Şimdi diyeceksiniz ki, Türk ordusunun sınır ötesi harekátının Kuzey Irak Kürtleri ile alakası ne?

Hepimiz şunu çok iyi bilelim ki, sınır ötesi operasyonun, bölgede hangi domino taşlarını tetikleyeceğini bugünden hesaplamak çok zor.

Bir küçük provokasyon, her şeyin kontrolden çıkmasına yol açabilir.

Öyleyse, Kuzey Iraklı Kürtler, neye güvenerek Türkiye’ye böyle kafa tutabiliyor?

Neye güvendiklerini, dünyada herkes biliyor.

Amerika Birleşik Devletleri’ne güveniyorlar.

Onlara aynı şeyi hatırlatacağım.

Güney Vietnamlılar da Amerikalılara güveniyordu.

Aylarca denizlerde dolaşan ve sığınacak bir sahil bulamayan zavallı Vietnamlı göçmenlerin trajedisi hálá gözlerimizin önünde.

* * *

Söyleyeceğim şu:

Türkiye artık çok büyük bir ekonomi.

250 milyar dolara yakın ticaret hacmi bulunan bir ülke.
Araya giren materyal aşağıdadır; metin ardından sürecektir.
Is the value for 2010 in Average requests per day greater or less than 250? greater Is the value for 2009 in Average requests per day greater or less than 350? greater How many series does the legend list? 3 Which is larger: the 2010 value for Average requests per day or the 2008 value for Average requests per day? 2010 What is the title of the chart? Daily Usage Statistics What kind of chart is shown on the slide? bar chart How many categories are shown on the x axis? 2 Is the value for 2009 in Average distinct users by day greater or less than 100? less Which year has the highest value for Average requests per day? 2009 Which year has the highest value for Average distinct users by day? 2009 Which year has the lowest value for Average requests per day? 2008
Borsasında 100 milyar dolardan fazla yabancı sermaye var.

Büyük ve başarılı şirketlerinin halka açık bölümlerinin ağırlıklı kısmı yabancı yatırımcıların elinde.
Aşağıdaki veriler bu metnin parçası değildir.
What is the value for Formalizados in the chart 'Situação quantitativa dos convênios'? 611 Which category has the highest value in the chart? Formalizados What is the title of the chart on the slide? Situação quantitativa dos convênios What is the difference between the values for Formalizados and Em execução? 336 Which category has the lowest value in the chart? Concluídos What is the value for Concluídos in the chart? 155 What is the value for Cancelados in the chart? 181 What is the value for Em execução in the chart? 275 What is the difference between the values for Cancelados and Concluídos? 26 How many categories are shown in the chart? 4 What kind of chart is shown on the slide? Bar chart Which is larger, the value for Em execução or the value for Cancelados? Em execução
Türkiye bu ağırlığıyla bu riski göze alıyorsa, bölgedeki öteki aktörler de bunu dikkate almalı.

* * *

Tabii Amerikalılar da.

Üstelik Amerika’nın bunu en az Türkler kadar anlaması gerekir.

Kendini tehdit eden teröristleri evinden 12 bin kilometre uzakta bitirmeye çalışan ABD, Türkiye’nin kendi sınırındaki bu tehlike için yaptıklarını en iyi anlayacak ülkelerin başında gelmeli.

Üstelik, uzunca süredir ilk defa duruma hákim olabilecekleri izlenimi doğmuşken, şimdi Türkiye’nin devreye girmesi bu küçük iyimserliği de ortadan kaldırabilir.

Netice olarak şunu söyleyebilirim:

Kandil Dağı’nda, yıllardır sefalet çeken teröristin, ekonomiyle ilgili sorunu yoktur.

Ama düzlükteki Kuzey Iraklı Kürt’ün, Iraklı Arap’ın, Diyarbakırlı Kürt’ün, ekonominin altüst olmasından dolayı kaybedeceği çok şey var.

Yani, bu konuda Türkiye ile Kuzey Irak’ın menfaatleri kesişmektedir.

Erbil’de, Süleymaniye’de bunun hesabını iyi yapmak gerekir.